Jakarta — Theresa Kusumadjaja mencatatkan sejarah baru bagi industri kreatif Indonesia setelah menjadi perempuan Indonesia pertama yang masuk nominasi Grammy Awards. Ia masuk dalam nominasi kategori Best Music Video pada Grammy Awards ke-68 yang digelar di Crypto.com Arena, Los Angeles, Amerika Serikat, pada 1 Februari 2026.
Theresa dinominasikan melalui video klip “So Be It” milik duo hip-hop asal Amerika Serikat, Clipse. Dalam proyek tersebut, Theresa berperan sebagai video producer dan berkolaborasi dengan Hannan Hussai sebagai video director. Clipse digawangi oleh dua rapper bersaudara, Pusha T dan Malice.
Di kategori Best Music Video, “So Be It” bersaing dengan sejumlah nama besar, yakni Sabrina Carpenter lewat “Manchild”, Doechii dengan “Anxiety”, OK Go melalui “Love”, serta Sade lewat “Young Lion”. Penghargaan akhirnya diraih Doechii melalui video musik “Anxiety”.
Meski tidak membawa pulang piala, pencapaian Theresa dinilai menjadi tonggak penting bagi Indonesia di kancah musik global, sekaligus menandai langkah bersejarah bagi perempuan Indonesia di ajang penghargaan musik dunia.
Melalui unggahan di akun Instagram pribadinya pada 2 Februari 2026, Theresa membagikan momen saat menghadiri Grammy Awards dan berpose di karpet merah. Dalam keterangannya, ia mempersembahkan pencapaian tersebut kepada sang ibu.
“Mama, putrimu kini menjadi perempuan Indonesia pertama yang masuk nominasi Grammy!,” tulis Theresa.

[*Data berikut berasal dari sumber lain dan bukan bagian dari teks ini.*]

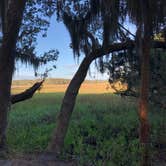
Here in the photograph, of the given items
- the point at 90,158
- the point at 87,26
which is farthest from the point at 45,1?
the point at 90,158

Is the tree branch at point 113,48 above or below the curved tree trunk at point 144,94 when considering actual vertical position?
above

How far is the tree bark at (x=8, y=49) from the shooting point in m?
10.3

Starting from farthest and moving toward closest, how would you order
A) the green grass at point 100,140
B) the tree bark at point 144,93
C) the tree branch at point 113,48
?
the tree branch at point 113,48 < the green grass at point 100,140 < the tree bark at point 144,93

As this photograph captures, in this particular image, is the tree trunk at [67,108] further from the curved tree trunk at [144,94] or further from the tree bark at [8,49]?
the curved tree trunk at [144,94]

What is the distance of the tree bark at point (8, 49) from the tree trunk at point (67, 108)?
1.44 metres

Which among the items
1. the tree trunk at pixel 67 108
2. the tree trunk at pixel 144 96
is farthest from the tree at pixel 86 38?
the tree trunk at pixel 144 96

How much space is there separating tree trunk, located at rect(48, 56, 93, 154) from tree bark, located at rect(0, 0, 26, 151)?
1441 millimetres

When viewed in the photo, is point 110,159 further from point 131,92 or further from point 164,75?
point 131,92

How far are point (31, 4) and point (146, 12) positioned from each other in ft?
19.1

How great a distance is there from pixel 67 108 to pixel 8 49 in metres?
2.20

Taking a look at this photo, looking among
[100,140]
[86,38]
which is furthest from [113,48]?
[100,140]

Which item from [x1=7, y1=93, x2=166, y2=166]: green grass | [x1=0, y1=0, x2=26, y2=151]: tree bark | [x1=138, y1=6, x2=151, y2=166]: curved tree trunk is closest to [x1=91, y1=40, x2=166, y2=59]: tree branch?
[x1=0, y1=0, x2=26, y2=151]: tree bark

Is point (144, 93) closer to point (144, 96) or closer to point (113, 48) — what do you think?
point (144, 96)

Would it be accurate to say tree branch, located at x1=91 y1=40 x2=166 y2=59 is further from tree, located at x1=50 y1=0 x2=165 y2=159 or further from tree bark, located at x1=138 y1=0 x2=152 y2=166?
tree bark, located at x1=138 y1=0 x2=152 y2=166
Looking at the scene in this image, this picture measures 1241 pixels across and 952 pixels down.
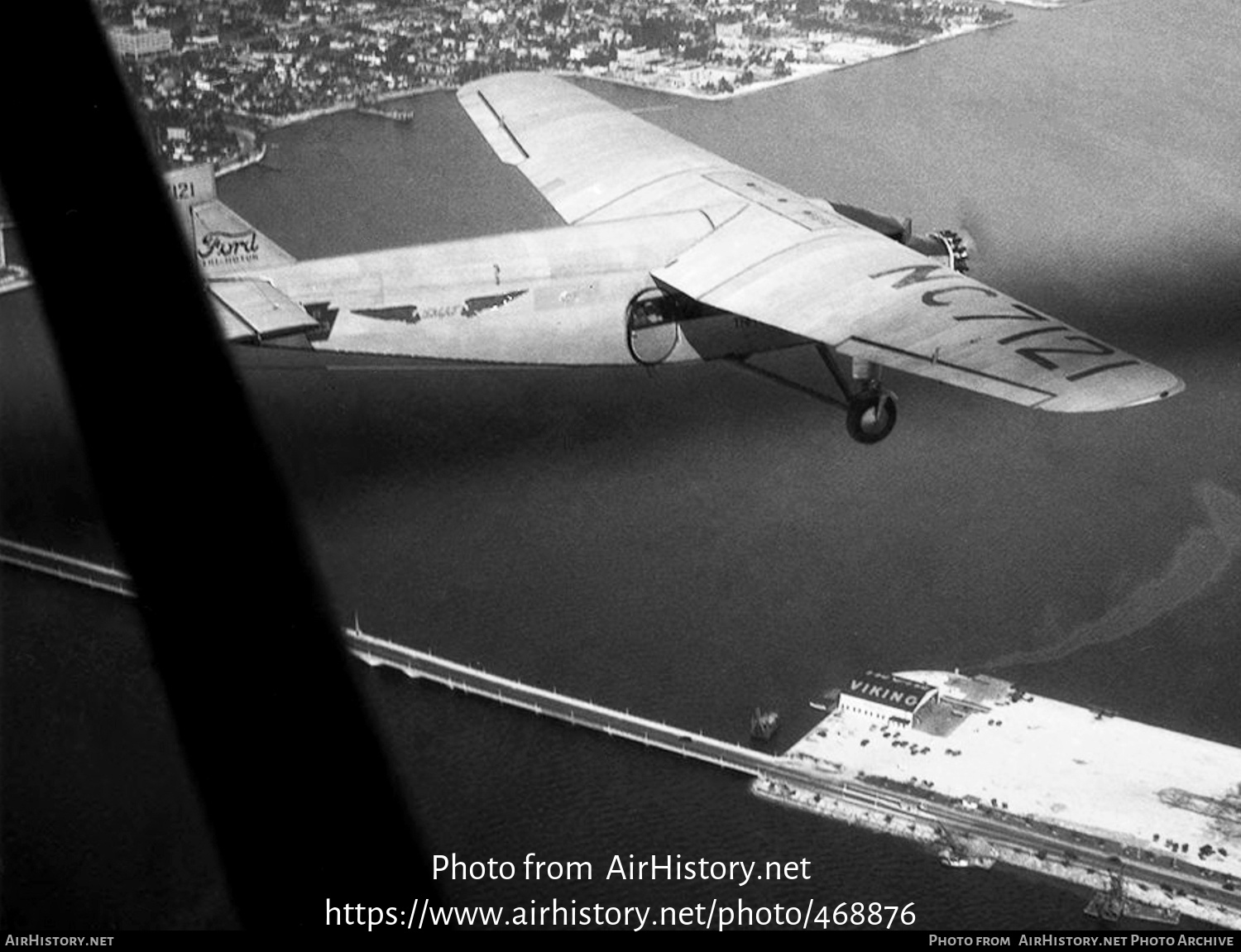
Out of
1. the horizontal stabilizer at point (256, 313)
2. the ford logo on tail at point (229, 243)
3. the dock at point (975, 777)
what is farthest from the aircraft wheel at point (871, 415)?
the ford logo on tail at point (229, 243)

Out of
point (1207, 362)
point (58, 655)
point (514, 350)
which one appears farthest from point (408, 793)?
point (1207, 362)

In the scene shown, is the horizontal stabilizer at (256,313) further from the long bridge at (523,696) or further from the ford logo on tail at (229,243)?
the long bridge at (523,696)

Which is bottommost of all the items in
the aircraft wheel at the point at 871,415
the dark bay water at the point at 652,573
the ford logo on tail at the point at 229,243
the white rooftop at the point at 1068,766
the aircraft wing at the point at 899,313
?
the white rooftop at the point at 1068,766

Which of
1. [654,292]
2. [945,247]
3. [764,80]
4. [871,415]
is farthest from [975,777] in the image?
[764,80]

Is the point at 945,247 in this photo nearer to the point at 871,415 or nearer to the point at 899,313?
the point at 871,415

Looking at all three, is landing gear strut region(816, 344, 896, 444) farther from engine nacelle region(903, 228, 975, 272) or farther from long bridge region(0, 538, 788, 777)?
long bridge region(0, 538, 788, 777)

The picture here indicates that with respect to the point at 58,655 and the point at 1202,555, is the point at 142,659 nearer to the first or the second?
the point at 58,655

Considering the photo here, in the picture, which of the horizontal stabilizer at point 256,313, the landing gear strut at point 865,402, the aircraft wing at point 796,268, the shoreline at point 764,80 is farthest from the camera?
the shoreline at point 764,80
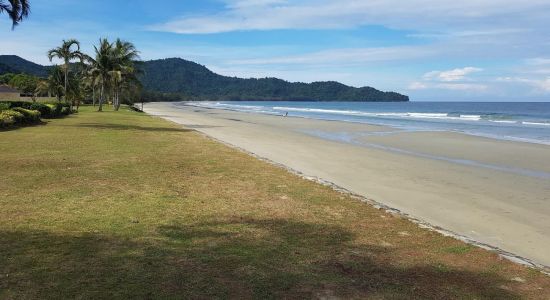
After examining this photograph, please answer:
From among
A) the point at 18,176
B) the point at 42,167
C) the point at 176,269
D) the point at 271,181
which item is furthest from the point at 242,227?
the point at 42,167

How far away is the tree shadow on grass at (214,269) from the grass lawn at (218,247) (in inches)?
0.5

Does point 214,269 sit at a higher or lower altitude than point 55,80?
lower

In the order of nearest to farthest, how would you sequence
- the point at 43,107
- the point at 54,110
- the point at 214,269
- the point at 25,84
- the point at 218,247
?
the point at 214,269, the point at 218,247, the point at 43,107, the point at 54,110, the point at 25,84

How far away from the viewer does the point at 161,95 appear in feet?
501

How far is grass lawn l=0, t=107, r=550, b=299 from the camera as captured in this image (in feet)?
13.4

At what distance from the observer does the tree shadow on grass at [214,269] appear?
3959 millimetres

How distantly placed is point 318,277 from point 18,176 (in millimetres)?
6864

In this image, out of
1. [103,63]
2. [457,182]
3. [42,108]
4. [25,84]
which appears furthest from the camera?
[25,84]

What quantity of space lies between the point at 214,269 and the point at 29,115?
75.1 feet

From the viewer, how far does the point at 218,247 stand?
5.09 metres

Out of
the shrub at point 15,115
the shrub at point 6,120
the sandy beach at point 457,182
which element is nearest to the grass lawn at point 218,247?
the sandy beach at point 457,182

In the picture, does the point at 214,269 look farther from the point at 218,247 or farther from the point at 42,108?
the point at 42,108

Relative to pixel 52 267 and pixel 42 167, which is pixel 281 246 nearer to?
pixel 52 267

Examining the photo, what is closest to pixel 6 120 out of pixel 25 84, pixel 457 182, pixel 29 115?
pixel 29 115
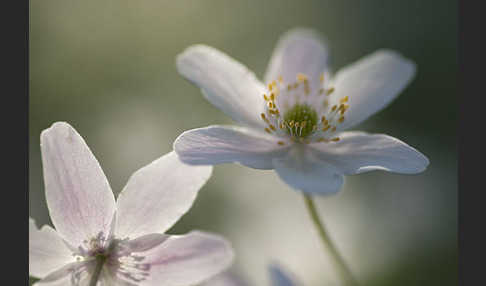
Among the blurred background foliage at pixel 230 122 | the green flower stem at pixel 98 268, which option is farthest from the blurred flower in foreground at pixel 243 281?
the blurred background foliage at pixel 230 122

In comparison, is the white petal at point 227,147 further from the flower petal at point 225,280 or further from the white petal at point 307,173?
the flower petal at point 225,280

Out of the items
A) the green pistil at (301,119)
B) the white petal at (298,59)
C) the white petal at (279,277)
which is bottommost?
the white petal at (279,277)

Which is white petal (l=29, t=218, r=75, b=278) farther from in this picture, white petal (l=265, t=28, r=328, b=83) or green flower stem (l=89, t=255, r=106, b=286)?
white petal (l=265, t=28, r=328, b=83)

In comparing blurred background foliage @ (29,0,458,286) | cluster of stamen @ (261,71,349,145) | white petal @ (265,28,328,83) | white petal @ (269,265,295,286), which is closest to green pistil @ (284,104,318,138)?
cluster of stamen @ (261,71,349,145)

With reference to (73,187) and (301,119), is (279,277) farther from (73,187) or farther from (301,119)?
(73,187)

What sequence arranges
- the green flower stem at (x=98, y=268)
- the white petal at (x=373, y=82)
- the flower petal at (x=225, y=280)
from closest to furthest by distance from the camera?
the green flower stem at (x=98, y=268) → the flower petal at (x=225, y=280) → the white petal at (x=373, y=82)
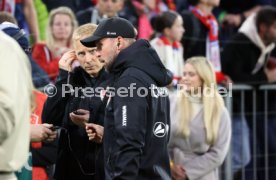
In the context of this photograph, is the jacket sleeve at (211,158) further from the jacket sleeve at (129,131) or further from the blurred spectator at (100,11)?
the jacket sleeve at (129,131)

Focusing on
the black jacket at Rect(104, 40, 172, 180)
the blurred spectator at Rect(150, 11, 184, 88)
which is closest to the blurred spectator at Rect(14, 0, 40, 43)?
the blurred spectator at Rect(150, 11, 184, 88)

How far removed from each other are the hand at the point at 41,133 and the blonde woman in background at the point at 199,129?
234 centimetres

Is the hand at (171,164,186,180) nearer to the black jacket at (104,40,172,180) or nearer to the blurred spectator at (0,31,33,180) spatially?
the black jacket at (104,40,172,180)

Di akhir unggahannya, Theresa juga menyuarakan dukungan terhadap gerakan “ICE OUT”, yang disebut sebagai aksi solidaritas untuk memprotes kebijakan U.S. Immigration and Customs Enforcement (ICE). Gerakan ini mencuat setelah kematian Renee Nicole Good, seorang ibu tiga anak yang tewas akibat tindakan agen ICE di Minneapolis, Amerika Serikat.
“ICE OUT!,” tulis Theresa menutup unggahannya.